Prior to joining Twitter in 2016, the Boston University graduate worked at public-relations for, Ketchum, healthcare communications company GCI Health and American Express, where she served as an executive for more than 10 years. Though she says she's been fortunate to receive lots of great advice throughout her career, Berland says there's one common piece of career advice she wishes more young people would ignore.
"I think it goes back to [chasing] a certain title or a certain role," she tells CNBC Make It. "People often give [young people] advice on how to get a particular job and they skip over the step of, 'Is this job what you want and is it a right fit for you?'"
Rather than believing success is tied to a prestigious position, Berland says young people should understand success is really tied to their passion and the impact they can have on a company.

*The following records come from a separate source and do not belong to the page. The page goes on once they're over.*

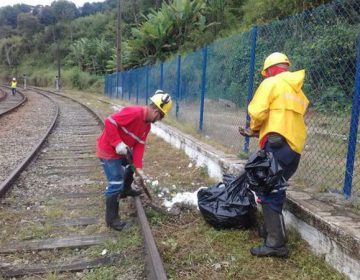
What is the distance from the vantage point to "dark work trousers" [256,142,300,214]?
13.3ft

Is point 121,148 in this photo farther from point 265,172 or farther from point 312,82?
point 312,82

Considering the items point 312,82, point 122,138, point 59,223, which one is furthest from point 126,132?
point 312,82

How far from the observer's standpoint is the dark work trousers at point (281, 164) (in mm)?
4039

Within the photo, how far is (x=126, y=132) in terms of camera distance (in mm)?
4988

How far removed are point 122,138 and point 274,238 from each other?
6.70ft

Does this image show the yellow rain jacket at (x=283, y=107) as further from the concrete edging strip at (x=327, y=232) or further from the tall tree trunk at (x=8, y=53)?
the tall tree trunk at (x=8, y=53)

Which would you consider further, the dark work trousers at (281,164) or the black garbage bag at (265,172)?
the dark work trousers at (281,164)

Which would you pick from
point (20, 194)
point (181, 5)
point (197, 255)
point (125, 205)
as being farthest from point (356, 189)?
point (181, 5)

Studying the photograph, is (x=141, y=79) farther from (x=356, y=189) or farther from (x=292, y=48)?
(x=356, y=189)

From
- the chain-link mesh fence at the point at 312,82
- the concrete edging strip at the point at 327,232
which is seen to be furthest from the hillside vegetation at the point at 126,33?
the concrete edging strip at the point at 327,232

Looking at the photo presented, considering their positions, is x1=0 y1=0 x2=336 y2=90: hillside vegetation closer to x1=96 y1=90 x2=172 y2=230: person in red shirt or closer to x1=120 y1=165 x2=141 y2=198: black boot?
x1=120 y1=165 x2=141 y2=198: black boot

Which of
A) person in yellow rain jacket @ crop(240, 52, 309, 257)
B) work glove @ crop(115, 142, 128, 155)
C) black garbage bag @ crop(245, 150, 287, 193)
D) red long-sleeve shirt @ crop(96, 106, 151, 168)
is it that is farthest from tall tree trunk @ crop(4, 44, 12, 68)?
black garbage bag @ crop(245, 150, 287, 193)

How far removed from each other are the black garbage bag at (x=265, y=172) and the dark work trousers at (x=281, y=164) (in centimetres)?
8

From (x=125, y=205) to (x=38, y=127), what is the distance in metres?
10.1
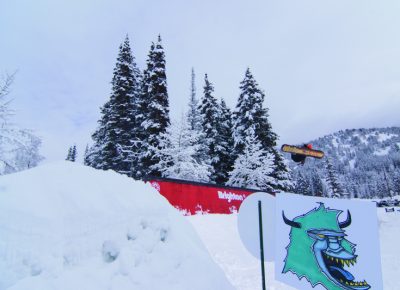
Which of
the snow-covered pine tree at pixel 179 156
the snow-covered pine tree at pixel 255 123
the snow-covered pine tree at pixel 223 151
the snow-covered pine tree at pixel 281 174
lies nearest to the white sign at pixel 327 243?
the snow-covered pine tree at pixel 179 156

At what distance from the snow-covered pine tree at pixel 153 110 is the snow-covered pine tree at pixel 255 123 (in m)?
8.41

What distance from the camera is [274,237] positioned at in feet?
15.7

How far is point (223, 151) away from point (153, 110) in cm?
992

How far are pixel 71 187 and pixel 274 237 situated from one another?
3.45 metres

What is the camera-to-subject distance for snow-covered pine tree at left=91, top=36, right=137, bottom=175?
26719 mm

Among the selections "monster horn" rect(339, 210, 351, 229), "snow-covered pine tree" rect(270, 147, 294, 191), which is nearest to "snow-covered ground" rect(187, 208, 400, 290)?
"monster horn" rect(339, 210, 351, 229)

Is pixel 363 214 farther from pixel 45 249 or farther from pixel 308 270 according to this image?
pixel 45 249

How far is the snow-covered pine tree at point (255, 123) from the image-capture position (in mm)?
28391

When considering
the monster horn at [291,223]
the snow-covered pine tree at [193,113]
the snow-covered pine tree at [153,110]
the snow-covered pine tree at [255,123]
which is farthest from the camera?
the snow-covered pine tree at [193,113]

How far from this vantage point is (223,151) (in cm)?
3097

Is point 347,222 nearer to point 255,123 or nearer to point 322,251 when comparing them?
point 322,251

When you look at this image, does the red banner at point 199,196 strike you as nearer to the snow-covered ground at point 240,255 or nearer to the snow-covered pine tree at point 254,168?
the snow-covered ground at point 240,255

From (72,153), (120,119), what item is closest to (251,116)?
(120,119)

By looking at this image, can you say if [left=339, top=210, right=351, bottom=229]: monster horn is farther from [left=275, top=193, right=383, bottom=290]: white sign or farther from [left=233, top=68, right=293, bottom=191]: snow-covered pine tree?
[left=233, top=68, right=293, bottom=191]: snow-covered pine tree
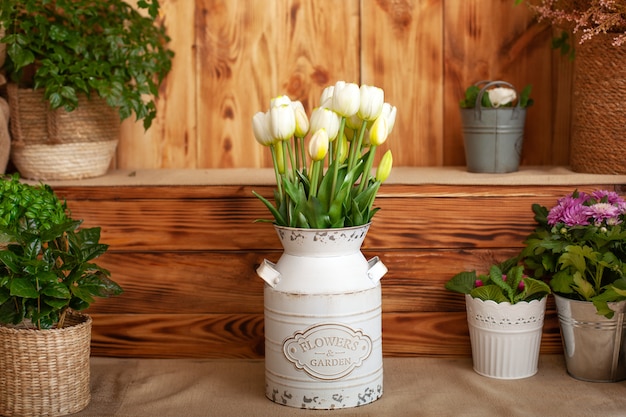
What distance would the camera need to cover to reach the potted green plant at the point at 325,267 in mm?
1670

She advises recent graduates not be so quick to say "yes" to a job simply because the title or company sounds good. Instead, she says, find a job that "reflects what excites you, what motivates you and what inspires you." That's when, she emphasizes, "you will do your best work."
"I think sometimes people get so tripped up in looking at the next level that they don't look at if the role will fulfill [them]," she says.
In order to see if a job or company aligns with your passion, Berland says young people "should look at the culture of the company, the values of the company and the purpose of the company" before accepting a position. Additionally, she says, ask, "Is this a mission-driven company and does it reflect what I truly care about? Also, can I be myself and really have the impact that I want to make?"
According to recent data from Glassdoor, researching a company's culture ahead of time can actually pay off. In a survey of more than 5,000 adults in the U.S., the U.K., France and Germany, 56% of workers ranked a strong workplace culture as more important than salary. Among U.S. millennials surveyed, 65% said they value culture over pay.